March 23, 2014

A practical comparison of Map-Reduce in MongoDB and RavenDB

Over the past week I’ve been learning about MongoDB. In my adventures with Node.js I am now at the point where I need some kind of data store.

I’ve found MongoDB fairly easy to grasp due to their excellent documentation and that I have experience with RavenDB. Therefore many of the concepts surrounding NoSQL/Document databases are already familiar to me.

I thought it would be interesting to do a practical comparison of Map-Reduce in both MongoDB and RavenDB.

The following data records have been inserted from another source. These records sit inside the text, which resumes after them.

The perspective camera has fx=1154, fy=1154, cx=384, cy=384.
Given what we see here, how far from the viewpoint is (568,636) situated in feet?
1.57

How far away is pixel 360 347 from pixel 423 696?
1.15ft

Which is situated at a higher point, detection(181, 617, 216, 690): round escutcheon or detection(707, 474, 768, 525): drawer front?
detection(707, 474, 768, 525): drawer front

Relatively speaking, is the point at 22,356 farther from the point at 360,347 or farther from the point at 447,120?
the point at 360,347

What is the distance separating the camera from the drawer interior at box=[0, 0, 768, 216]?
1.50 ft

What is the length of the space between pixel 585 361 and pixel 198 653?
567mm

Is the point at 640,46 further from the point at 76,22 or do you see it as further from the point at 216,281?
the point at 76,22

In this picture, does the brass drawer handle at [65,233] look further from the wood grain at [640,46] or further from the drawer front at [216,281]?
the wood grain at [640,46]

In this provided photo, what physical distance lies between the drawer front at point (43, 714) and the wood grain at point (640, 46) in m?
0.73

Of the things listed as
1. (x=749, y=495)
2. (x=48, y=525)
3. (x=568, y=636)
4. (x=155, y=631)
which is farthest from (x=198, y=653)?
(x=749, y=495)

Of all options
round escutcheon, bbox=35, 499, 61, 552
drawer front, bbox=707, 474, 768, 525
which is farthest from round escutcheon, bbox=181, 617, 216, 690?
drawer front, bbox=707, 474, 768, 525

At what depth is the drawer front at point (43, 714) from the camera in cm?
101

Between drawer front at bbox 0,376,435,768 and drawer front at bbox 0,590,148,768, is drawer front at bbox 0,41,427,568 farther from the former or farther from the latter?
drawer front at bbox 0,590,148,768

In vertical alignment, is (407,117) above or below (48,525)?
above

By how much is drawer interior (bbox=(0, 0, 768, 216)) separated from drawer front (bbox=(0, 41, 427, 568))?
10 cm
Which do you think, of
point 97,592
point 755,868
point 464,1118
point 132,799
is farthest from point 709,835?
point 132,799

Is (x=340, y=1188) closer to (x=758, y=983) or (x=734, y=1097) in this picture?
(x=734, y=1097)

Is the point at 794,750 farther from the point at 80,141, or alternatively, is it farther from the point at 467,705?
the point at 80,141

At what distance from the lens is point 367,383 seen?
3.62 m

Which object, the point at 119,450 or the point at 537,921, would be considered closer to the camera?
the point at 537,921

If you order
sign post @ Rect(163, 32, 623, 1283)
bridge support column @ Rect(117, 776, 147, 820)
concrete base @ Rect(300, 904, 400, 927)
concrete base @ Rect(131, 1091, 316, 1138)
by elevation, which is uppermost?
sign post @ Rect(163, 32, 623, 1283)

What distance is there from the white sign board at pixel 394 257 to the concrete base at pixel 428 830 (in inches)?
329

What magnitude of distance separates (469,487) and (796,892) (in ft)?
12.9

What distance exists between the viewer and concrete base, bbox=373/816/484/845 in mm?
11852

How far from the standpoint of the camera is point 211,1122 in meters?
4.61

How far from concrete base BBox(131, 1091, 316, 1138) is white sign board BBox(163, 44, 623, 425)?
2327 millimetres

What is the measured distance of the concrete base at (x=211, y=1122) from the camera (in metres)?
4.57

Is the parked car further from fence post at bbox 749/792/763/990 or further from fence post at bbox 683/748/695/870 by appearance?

To begin with I created a bunch of “blog post” documents in both database with the following structure:

"title" : "ASP.NET Identity Stripped Bare - MVC",
"tags" : [
	"ASP.NET",
	"ASP.NET MVC",
	"Security"
]

The goal is to use Map-Reduce to generate a list of tags with a count of their usage e.g.

{
	"tag" : "DDD",
	"count" : 1,
},

{
	"tag" : "OWIN",
	"count" : 2,
},

{
	"tag" : "Security",
	"count" : 1,
}

We could use this data to generate something fancy like a tag cloud on a web site (like it’s 2005 baby).

MongoDB

One of my favourite things about MongoDB so far is the JavaScript API and hacking away in the mongo shell. Using a dynamic language for unstructured/dynamic data is quite advantageous.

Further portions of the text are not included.